Multiple datasets (sources) in the same DBT project

I am new to DBT and I am facing a design challenge. The thing is I have 20+ data integrations. Each integration is feeding data into one Postgres DB. The Postgres DB has several tables for example integration_1_assets, integration_2_assets. These tables are all for assets but have different datasets (different column names etc).

Now I would like to create a DBT project to pick data for each integration then transform these into one final dim_assets table. They may be one or more data transformations before coming final insert into dim_assets. Business requires that we run the transformations for each integration differently i.e. integration_1 should have its own transformation pipeline independent of others.

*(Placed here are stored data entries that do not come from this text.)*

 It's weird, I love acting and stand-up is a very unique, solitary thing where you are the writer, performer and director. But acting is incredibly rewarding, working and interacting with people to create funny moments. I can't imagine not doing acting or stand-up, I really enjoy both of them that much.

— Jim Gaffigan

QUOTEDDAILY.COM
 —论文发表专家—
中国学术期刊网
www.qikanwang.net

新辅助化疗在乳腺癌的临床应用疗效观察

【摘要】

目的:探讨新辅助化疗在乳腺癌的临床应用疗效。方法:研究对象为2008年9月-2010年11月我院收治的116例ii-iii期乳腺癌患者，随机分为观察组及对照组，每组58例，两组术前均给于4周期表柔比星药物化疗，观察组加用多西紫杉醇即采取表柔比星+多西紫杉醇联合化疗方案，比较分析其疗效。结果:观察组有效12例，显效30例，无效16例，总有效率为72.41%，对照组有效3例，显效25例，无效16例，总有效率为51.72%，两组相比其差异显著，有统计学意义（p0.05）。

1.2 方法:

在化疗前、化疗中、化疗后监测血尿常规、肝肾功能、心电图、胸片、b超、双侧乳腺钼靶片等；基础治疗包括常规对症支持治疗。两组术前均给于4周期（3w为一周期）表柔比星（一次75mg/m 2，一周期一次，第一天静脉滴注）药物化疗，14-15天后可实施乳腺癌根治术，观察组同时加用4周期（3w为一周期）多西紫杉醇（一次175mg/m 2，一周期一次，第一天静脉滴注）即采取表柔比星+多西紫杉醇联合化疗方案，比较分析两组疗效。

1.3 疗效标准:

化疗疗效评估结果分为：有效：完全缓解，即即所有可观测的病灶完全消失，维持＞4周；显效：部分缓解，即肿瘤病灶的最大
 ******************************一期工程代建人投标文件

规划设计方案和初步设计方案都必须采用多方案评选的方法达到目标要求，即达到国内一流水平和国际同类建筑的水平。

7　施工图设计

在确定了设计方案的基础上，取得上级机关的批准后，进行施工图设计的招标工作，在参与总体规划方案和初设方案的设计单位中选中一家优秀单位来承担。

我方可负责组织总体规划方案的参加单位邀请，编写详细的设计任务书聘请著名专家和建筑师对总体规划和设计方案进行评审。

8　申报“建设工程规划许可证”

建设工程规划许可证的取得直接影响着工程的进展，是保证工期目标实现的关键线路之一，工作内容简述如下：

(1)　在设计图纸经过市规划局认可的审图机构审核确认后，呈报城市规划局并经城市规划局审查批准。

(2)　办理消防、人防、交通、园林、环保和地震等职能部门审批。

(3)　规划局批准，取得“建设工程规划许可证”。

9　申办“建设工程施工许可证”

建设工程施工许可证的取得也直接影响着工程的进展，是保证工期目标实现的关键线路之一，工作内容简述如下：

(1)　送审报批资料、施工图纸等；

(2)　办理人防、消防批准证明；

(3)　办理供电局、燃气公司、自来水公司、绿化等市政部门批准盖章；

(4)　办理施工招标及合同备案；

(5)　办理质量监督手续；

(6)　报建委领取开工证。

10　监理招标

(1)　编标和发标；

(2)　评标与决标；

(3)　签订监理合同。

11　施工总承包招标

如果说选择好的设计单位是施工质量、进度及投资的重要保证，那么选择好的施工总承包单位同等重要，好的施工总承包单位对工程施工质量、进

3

Should I create a DBT project for each integration pipeline or I can use one?

Solution

If you have one postgres database with many tables (one per integration), then I think you should have one DBT project.

The docs describe how to set up a postgres connection in profiles.yml

You'll want to configure some sources something like as follows (we'll call this sources.yml):

version: 2

sources:

  - name: assets
    description: "Tables containing assets from various integrations"
    database: your_database
    schema: your_schema
    tables:
      - name: integration_1
        identifier: integration_1_assets
        description: "Assets from integration 1"
      - name: integration_2
...

Following best practices for project structure I would suggest you create a set of 'staging' models that read directly from the source models and execute basic cleaning/transformation:

-- stg_assets_1.sql

    SELECT
        col1 AS standard_column_name_1,
        ...
        colN AS standard_column_name_N
      FROM
        {{ source('assets', 'integration_1') }}
     WHERE
        data_is_good = true

... then via a series of intermediate steps combine the many staging models into a single dim_assets model.

The project layout would look something like this

models
├── sources
│   └── sources.yml
├── staging
│   ├── stg_models.yml
│   ├── stg_assets_1.sql
...
│   └── stg_assets_N.sql
├── intermediate
│   ├── int_models.yml
│   ├── int_assets_combined_1.sql
...
│   └── int_assets_combined_M.sql
└── final
    ├── final_models.yml
    └── dim_assets.sql

Here the intermediate/final models (or whatever you prefer to call them) would reference the earlier models using {{ ref('stg_assets_1') }} etc.

The other YAML files are your model files, allowing you to document (and test) the models defined in each subdirectory.

Things such as materialisation strategy can be defined in the top level dbt_project.yml (e.g. intermediate models could be ephemeral or views, while your final dim_assets model could be materialised as a table).